Money  /  Antecedent

It Didn’t Start with Facebook: Surveillance and the Commercial Media

The era of audience exploitation began in earnest thanks in large part to the experiments of Dr. Frank Stanton in the 1930s.
Library of Congress

The science of tricking individuals into monetizing themselves for sale to advertisers is a very different thing than just “selling ads.”

Facebook has been selling user information to advertisers since long before the recent public revelations about Cambridge Analytica’s microtargetting during the 2016 elections. But the kind of audience surveillance Facebook engages in, historically speaking, has been the norm in our commercial media system. Except for the specificity of the data, and the grandiose (and questionable) claims of effectiveness, Facebook’s leveraging of detailed analytics to produce predictable behaviors should surprise nobody. Many of these same issues concerning privacy and surveillance arose with the development of Western Union’s monopoly on the telegraph in the late nineteenth century, and the growth of American Telegraph and Telephone (AT&T) in the early twentieth. Both corporations spied on users and tabulated behavioral data to maximize commercial sales. When broadcasting over the radio emerged in the 1920s and 1930s, the need to understand audiences in new and more complex ways became imperative. Because advertising underwrote radio in the United States, broadcast corporations had to sell more ads, and to sell more ads, they had to convince advertisers and their agencies they could influence consumer behavior more predictably.

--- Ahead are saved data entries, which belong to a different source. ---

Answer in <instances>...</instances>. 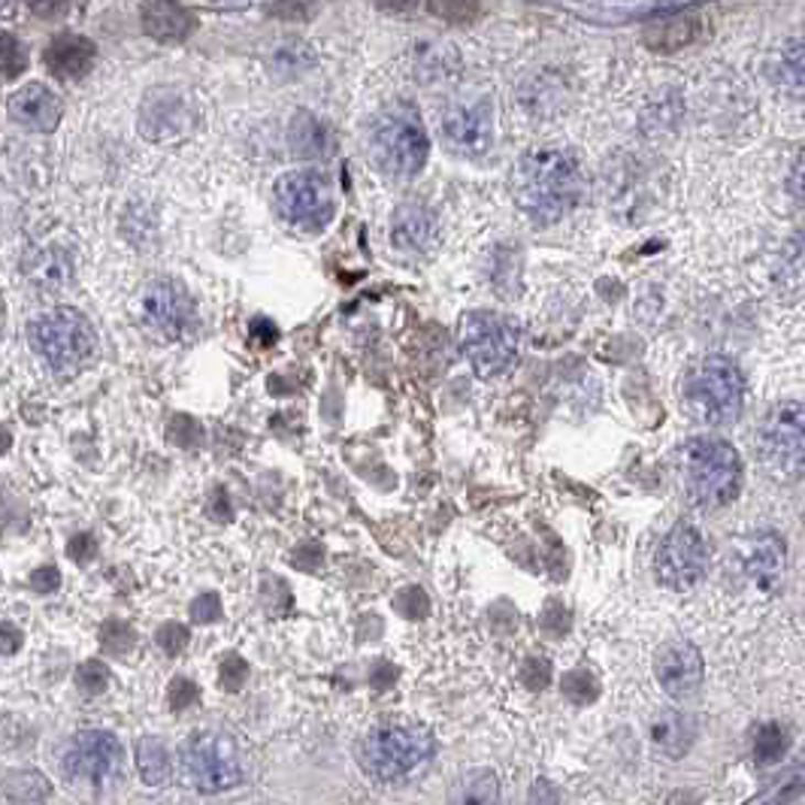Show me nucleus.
Instances as JSON below:
<instances>
[{"instance_id": "1", "label": "nucleus", "mask_w": 805, "mask_h": 805, "mask_svg": "<svg viewBox=\"0 0 805 805\" xmlns=\"http://www.w3.org/2000/svg\"><path fill=\"white\" fill-rule=\"evenodd\" d=\"M515 194L522 210L539 225H555L579 203L581 167L576 154L539 149L524 154L515 173Z\"/></svg>"}, {"instance_id": "2", "label": "nucleus", "mask_w": 805, "mask_h": 805, "mask_svg": "<svg viewBox=\"0 0 805 805\" xmlns=\"http://www.w3.org/2000/svg\"><path fill=\"white\" fill-rule=\"evenodd\" d=\"M433 758H437V739L421 723H379L357 742L361 770L379 784L415 782L418 775L430 770Z\"/></svg>"}, {"instance_id": "3", "label": "nucleus", "mask_w": 805, "mask_h": 805, "mask_svg": "<svg viewBox=\"0 0 805 805\" xmlns=\"http://www.w3.org/2000/svg\"><path fill=\"white\" fill-rule=\"evenodd\" d=\"M685 487L697 506L721 509L739 497L742 458L723 439H690L685 449Z\"/></svg>"}, {"instance_id": "4", "label": "nucleus", "mask_w": 805, "mask_h": 805, "mask_svg": "<svg viewBox=\"0 0 805 805\" xmlns=\"http://www.w3.org/2000/svg\"><path fill=\"white\" fill-rule=\"evenodd\" d=\"M28 340L49 369L73 376L88 367L97 355V333L92 321L76 309H52L31 324Z\"/></svg>"}, {"instance_id": "5", "label": "nucleus", "mask_w": 805, "mask_h": 805, "mask_svg": "<svg viewBox=\"0 0 805 805\" xmlns=\"http://www.w3.org/2000/svg\"><path fill=\"white\" fill-rule=\"evenodd\" d=\"M685 406L702 425H730L745 406V382L730 357L697 361L685 379Z\"/></svg>"}, {"instance_id": "6", "label": "nucleus", "mask_w": 805, "mask_h": 805, "mask_svg": "<svg viewBox=\"0 0 805 805\" xmlns=\"http://www.w3.org/2000/svg\"><path fill=\"white\" fill-rule=\"evenodd\" d=\"M369 154L385 176H418L430 154V140L418 112L412 107L385 109L369 133Z\"/></svg>"}, {"instance_id": "7", "label": "nucleus", "mask_w": 805, "mask_h": 805, "mask_svg": "<svg viewBox=\"0 0 805 805\" xmlns=\"http://www.w3.org/2000/svg\"><path fill=\"white\" fill-rule=\"evenodd\" d=\"M518 345H522V333L518 324L500 312H470L461 324V348L466 364L473 367L475 376L482 379H494L503 376L506 369L515 364L518 357Z\"/></svg>"}, {"instance_id": "8", "label": "nucleus", "mask_w": 805, "mask_h": 805, "mask_svg": "<svg viewBox=\"0 0 805 805\" xmlns=\"http://www.w3.org/2000/svg\"><path fill=\"white\" fill-rule=\"evenodd\" d=\"M179 763H182V772H185L191 787H197L201 794L230 791L246 775L237 742L230 736L215 733V730L191 733L179 751Z\"/></svg>"}, {"instance_id": "9", "label": "nucleus", "mask_w": 805, "mask_h": 805, "mask_svg": "<svg viewBox=\"0 0 805 805\" xmlns=\"http://www.w3.org/2000/svg\"><path fill=\"white\" fill-rule=\"evenodd\" d=\"M272 203L285 225L297 227V230H321L336 210L331 179L319 170L282 173L272 185Z\"/></svg>"}, {"instance_id": "10", "label": "nucleus", "mask_w": 805, "mask_h": 805, "mask_svg": "<svg viewBox=\"0 0 805 805\" xmlns=\"http://www.w3.org/2000/svg\"><path fill=\"white\" fill-rule=\"evenodd\" d=\"M61 770L85 787H109L125 775V748L107 730H85L64 751Z\"/></svg>"}, {"instance_id": "11", "label": "nucleus", "mask_w": 805, "mask_h": 805, "mask_svg": "<svg viewBox=\"0 0 805 805\" xmlns=\"http://www.w3.org/2000/svg\"><path fill=\"white\" fill-rule=\"evenodd\" d=\"M654 572L657 581L669 591H694L709 572V545L697 527L678 524L654 551Z\"/></svg>"}, {"instance_id": "12", "label": "nucleus", "mask_w": 805, "mask_h": 805, "mask_svg": "<svg viewBox=\"0 0 805 805\" xmlns=\"http://www.w3.org/2000/svg\"><path fill=\"white\" fill-rule=\"evenodd\" d=\"M760 454L772 475L784 482L803 475L805 458V418L799 402H784L770 415L760 433Z\"/></svg>"}, {"instance_id": "13", "label": "nucleus", "mask_w": 805, "mask_h": 805, "mask_svg": "<svg viewBox=\"0 0 805 805\" xmlns=\"http://www.w3.org/2000/svg\"><path fill=\"white\" fill-rule=\"evenodd\" d=\"M142 321L149 324L164 340H179L185 336L194 324V303H191L185 285L176 279H158L146 288L142 294Z\"/></svg>"}, {"instance_id": "14", "label": "nucleus", "mask_w": 805, "mask_h": 805, "mask_svg": "<svg viewBox=\"0 0 805 805\" xmlns=\"http://www.w3.org/2000/svg\"><path fill=\"white\" fill-rule=\"evenodd\" d=\"M442 140L461 158H479L491 149L494 140V109L487 100L454 104L442 116Z\"/></svg>"}, {"instance_id": "15", "label": "nucleus", "mask_w": 805, "mask_h": 805, "mask_svg": "<svg viewBox=\"0 0 805 805\" xmlns=\"http://www.w3.org/2000/svg\"><path fill=\"white\" fill-rule=\"evenodd\" d=\"M654 675L669 697H690L702 681V657L690 642H669L654 657Z\"/></svg>"}, {"instance_id": "16", "label": "nucleus", "mask_w": 805, "mask_h": 805, "mask_svg": "<svg viewBox=\"0 0 805 805\" xmlns=\"http://www.w3.org/2000/svg\"><path fill=\"white\" fill-rule=\"evenodd\" d=\"M10 119L24 128V131H36V133H49L58 128L61 112H64V104L61 97L46 88L43 83H28L24 88H19L15 95L10 97Z\"/></svg>"}, {"instance_id": "17", "label": "nucleus", "mask_w": 805, "mask_h": 805, "mask_svg": "<svg viewBox=\"0 0 805 805\" xmlns=\"http://www.w3.org/2000/svg\"><path fill=\"white\" fill-rule=\"evenodd\" d=\"M702 34H706V19L699 12H673V15L645 24L642 43L652 52L673 55V52H681V49L699 43Z\"/></svg>"}, {"instance_id": "18", "label": "nucleus", "mask_w": 805, "mask_h": 805, "mask_svg": "<svg viewBox=\"0 0 805 805\" xmlns=\"http://www.w3.org/2000/svg\"><path fill=\"white\" fill-rule=\"evenodd\" d=\"M140 22L142 31L158 43H182L197 31V15L179 0H146Z\"/></svg>"}, {"instance_id": "19", "label": "nucleus", "mask_w": 805, "mask_h": 805, "mask_svg": "<svg viewBox=\"0 0 805 805\" xmlns=\"http://www.w3.org/2000/svg\"><path fill=\"white\" fill-rule=\"evenodd\" d=\"M95 58H97L95 43H92L88 36L79 34L55 36V40L49 43L46 55H43L49 73H52L55 79H83L85 73L95 67Z\"/></svg>"}, {"instance_id": "20", "label": "nucleus", "mask_w": 805, "mask_h": 805, "mask_svg": "<svg viewBox=\"0 0 805 805\" xmlns=\"http://www.w3.org/2000/svg\"><path fill=\"white\" fill-rule=\"evenodd\" d=\"M437 239V218L427 213L425 206H400L391 222V243L409 255H421L433 246Z\"/></svg>"}, {"instance_id": "21", "label": "nucleus", "mask_w": 805, "mask_h": 805, "mask_svg": "<svg viewBox=\"0 0 805 805\" xmlns=\"http://www.w3.org/2000/svg\"><path fill=\"white\" fill-rule=\"evenodd\" d=\"M784 557H787V548H784L782 536L779 534H763L754 539V548L748 555V576L754 579L760 591H772L779 579H782V567Z\"/></svg>"}, {"instance_id": "22", "label": "nucleus", "mask_w": 805, "mask_h": 805, "mask_svg": "<svg viewBox=\"0 0 805 805\" xmlns=\"http://www.w3.org/2000/svg\"><path fill=\"white\" fill-rule=\"evenodd\" d=\"M22 270L28 272V279L36 285V288H43V291H58L67 285L71 279V258L64 255L61 249L55 246H46V249H36L28 261L22 264Z\"/></svg>"}, {"instance_id": "23", "label": "nucleus", "mask_w": 805, "mask_h": 805, "mask_svg": "<svg viewBox=\"0 0 805 805\" xmlns=\"http://www.w3.org/2000/svg\"><path fill=\"white\" fill-rule=\"evenodd\" d=\"M182 121H185V109L179 97H154L152 104L142 109V133L152 140L176 133Z\"/></svg>"}, {"instance_id": "24", "label": "nucleus", "mask_w": 805, "mask_h": 805, "mask_svg": "<svg viewBox=\"0 0 805 805\" xmlns=\"http://www.w3.org/2000/svg\"><path fill=\"white\" fill-rule=\"evenodd\" d=\"M137 766H140L142 782L152 784V787H164L173 775V760H170V751L161 739L154 736H146L140 739L137 745Z\"/></svg>"}, {"instance_id": "25", "label": "nucleus", "mask_w": 805, "mask_h": 805, "mask_svg": "<svg viewBox=\"0 0 805 805\" xmlns=\"http://www.w3.org/2000/svg\"><path fill=\"white\" fill-rule=\"evenodd\" d=\"M288 142H291V152L300 158H319L328 152V128L315 116L297 112L288 128Z\"/></svg>"}, {"instance_id": "26", "label": "nucleus", "mask_w": 805, "mask_h": 805, "mask_svg": "<svg viewBox=\"0 0 805 805\" xmlns=\"http://www.w3.org/2000/svg\"><path fill=\"white\" fill-rule=\"evenodd\" d=\"M652 739H654V745L661 748L664 754H669V758H681V754H685V748L690 745L685 718H681V715H675V711H664V715H657V718H654Z\"/></svg>"}, {"instance_id": "27", "label": "nucleus", "mask_w": 805, "mask_h": 805, "mask_svg": "<svg viewBox=\"0 0 805 805\" xmlns=\"http://www.w3.org/2000/svg\"><path fill=\"white\" fill-rule=\"evenodd\" d=\"M49 794H52V787L40 772H12L7 779V796L15 803H40Z\"/></svg>"}, {"instance_id": "28", "label": "nucleus", "mask_w": 805, "mask_h": 805, "mask_svg": "<svg viewBox=\"0 0 805 805\" xmlns=\"http://www.w3.org/2000/svg\"><path fill=\"white\" fill-rule=\"evenodd\" d=\"M784 751H787V733L779 723H763L754 736V758L760 763H775L784 758Z\"/></svg>"}, {"instance_id": "29", "label": "nucleus", "mask_w": 805, "mask_h": 805, "mask_svg": "<svg viewBox=\"0 0 805 805\" xmlns=\"http://www.w3.org/2000/svg\"><path fill=\"white\" fill-rule=\"evenodd\" d=\"M427 10L449 24H470L479 19V0H427Z\"/></svg>"}, {"instance_id": "30", "label": "nucleus", "mask_w": 805, "mask_h": 805, "mask_svg": "<svg viewBox=\"0 0 805 805\" xmlns=\"http://www.w3.org/2000/svg\"><path fill=\"white\" fill-rule=\"evenodd\" d=\"M24 67H28V52H24V46L12 34L0 31V73L7 79H15V76H22Z\"/></svg>"}, {"instance_id": "31", "label": "nucleus", "mask_w": 805, "mask_h": 805, "mask_svg": "<svg viewBox=\"0 0 805 805\" xmlns=\"http://www.w3.org/2000/svg\"><path fill=\"white\" fill-rule=\"evenodd\" d=\"M76 687L83 690L85 697L104 694L109 687L107 664H100V661H85V664H79V669H76Z\"/></svg>"}, {"instance_id": "32", "label": "nucleus", "mask_w": 805, "mask_h": 805, "mask_svg": "<svg viewBox=\"0 0 805 805\" xmlns=\"http://www.w3.org/2000/svg\"><path fill=\"white\" fill-rule=\"evenodd\" d=\"M463 787H466L461 794L463 803H491V799H497V779L491 772H475V775L466 779Z\"/></svg>"}, {"instance_id": "33", "label": "nucleus", "mask_w": 805, "mask_h": 805, "mask_svg": "<svg viewBox=\"0 0 805 805\" xmlns=\"http://www.w3.org/2000/svg\"><path fill=\"white\" fill-rule=\"evenodd\" d=\"M100 645H104L109 654L131 652L133 630L128 627V624H121V621H107L104 630H100Z\"/></svg>"}, {"instance_id": "34", "label": "nucleus", "mask_w": 805, "mask_h": 805, "mask_svg": "<svg viewBox=\"0 0 805 805\" xmlns=\"http://www.w3.org/2000/svg\"><path fill=\"white\" fill-rule=\"evenodd\" d=\"M564 694L576 702H591L597 697V681L591 678V673H572L564 678Z\"/></svg>"}, {"instance_id": "35", "label": "nucleus", "mask_w": 805, "mask_h": 805, "mask_svg": "<svg viewBox=\"0 0 805 805\" xmlns=\"http://www.w3.org/2000/svg\"><path fill=\"white\" fill-rule=\"evenodd\" d=\"M197 685L194 681H189V678H173V685H170V694H167V699H170V709L173 711H182V709H189L191 702H197Z\"/></svg>"}, {"instance_id": "36", "label": "nucleus", "mask_w": 805, "mask_h": 805, "mask_svg": "<svg viewBox=\"0 0 805 805\" xmlns=\"http://www.w3.org/2000/svg\"><path fill=\"white\" fill-rule=\"evenodd\" d=\"M158 645L164 648L167 654H179L185 645H189V630L176 624V621H170L164 627L158 630Z\"/></svg>"}, {"instance_id": "37", "label": "nucleus", "mask_w": 805, "mask_h": 805, "mask_svg": "<svg viewBox=\"0 0 805 805\" xmlns=\"http://www.w3.org/2000/svg\"><path fill=\"white\" fill-rule=\"evenodd\" d=\"M218 615H222V603H218L215 593H203V597H197V600L191 603V618H194L197 624H210V621H215Z\"/></svg>"}, {"instance_id": "38", "label": "nucleus", "mask_w": 805, "mask_h": 805, "mask_svg": "<svg viewBox=\"0 0 805 805\" xmlns=\"http://www.w3.org/2000/svg\"><path fill=\"white\" fill-rule=\"evenodd\" d=\"M31 588L36 593H52L61 588V572L55 567H40L31 572Z\"/></svg>"}, {"instance_id": "39", "label": "nucleus", "mask_w": 805, "mask_h": 805, "mask_svg": "<svg viewBox=\"0 0 805 805\" xmlns=\"http://www.w3.org/2000/svg\"><path fill=\"white\" fill-rule=\"evenodd\" d=\"M67 555L76 560V564H88L92 557L97 555V543H95V536H88V534H79V536H73L71 545H67Z\"/></svg>"}, {"instance_id": "40", "label": "nucleus", "mask_w": 805, "mask_h": 805, "mask_svg": "<svg viewBox=\"0 0 805 805\" xmlns=\"http://www.w3.org/2000/svg\"><path fill=\"white\" fill-rule=\"evenodd\" d=\"M22 642H24L22 630L15 627V624H10V621H0V654H3V657H10V654L19 652Z\"/></svg>"}, {"instance_id": "41", "label": "nucleus", "mask_w": 805, "mask_h": 805, "mask_svg": "<svg viewBox=\"0 0 805 805\" xmlns=\"http://www.w3.org/2000/svg\"><path fill=\"white\" fill-rule=\"evenodd\" d=\"M243 678H246V664L239 661L237 654L225 657V666H222V681H225V687L237 690L243 685Z\"/></svg>"}, {"instance_id": "42", "label": "nucleus", "mask_w": 805, "mask_h": 805, "mask_svg": "<svg viewBox=\"0 0 805 805\" xmlns=\"http://www.w3.org/2000/svg\"><path fill=\"white\" fill-rule=\"evenodd\" d=\"M36 15H43V19H55L61 12L71 7V0H24Z\"/></svg>"}, {"instance_id": "43", "label": "nucleus", "mask_w": 805, "mask_h": 805, "mask_svg": "<svg viewBox=\"0 0 805 805\" xmlns=\"http://www.w3.org/2000/svg\"><path fill=\"white\" fill-rule=\"evenodd\" d=\"M251 336H258V340H261V345H267L270 340H276V331L270 328V321L258 319L255 324H251Z\"/></svg>"}, {"instance_id": "44", "label": "nucleus", "mask_w": 805, "mask_h": 805, "mask_svg": "<svg viewBox=\"0 0 805 805\" xmlns=\"http://www.w3.org/2000/svg\"><path fill=\"white\" fill-rule=\"evenodd\" d=\"M376 7H382V10H391V12H406V10H415V3L418 0H373Z\"/></svg>"}, {"instance_id": "45", "label": "nucleus", "mask_w": 805, "mask_h": 805, "mask_svg": "<svg viewBox=\"0 0 805 805\" xmlns=\"http://www.w3.org/2000/svg\"><path fill=\"white\" fill-rule=\"evenodd\" d=\"M12 446V433L7 430V427H0V454H7Z\"/></svg>"}, {"instance_id": "46", "label": "nucleus", "mask_w": 805, "mask_h": 805, "mask_svg": "<svg viewBox=\"0 0 805 805\" xmlns=\"http://www.w3.org/2000/svg\"><path fill=\"white\" fill-rule=\"evenodd\" d=\"M3 328H7V307H3V300H0V336H3Z\"/></svg>"}]
</instances>
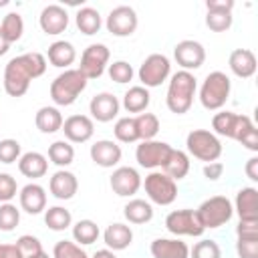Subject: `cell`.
Instances as JSON below:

The era of audience exploitation began in earnest thanks in large part to the experiments of Dr. Frank Stanton. In the fall of 1934, Stanton was a graduate student in the Psychology department at the Ohio State University, and he was fumbling for a dissertation idea. He knew that he wanted to study radio, which had transformed American life over the previous decade, but he wasn’t certain as to the best method of investigation. Stanton’s advisor, Harold Burtt, was an expert on educational psychology and he had always been fascinated with radio as well. In 1924, for instance, Burtt had conducted a novel experiment through the facilities of WEAO, Ohio State’s campus radio station. In a fifteen-minute program, Burtt attempted to transmit his thoughts telepathically through the ether. There’s no record of whether his experiment worked, but its mere existence illustrates that he shared with Stanton an enthusiasm for probing the psychological properties of new media.

Stanton and Burtt eventually settled on a plan. Stanton would improve the accuracy of audience metrics by secretly recording radio listening and matching it against self-reported surveys.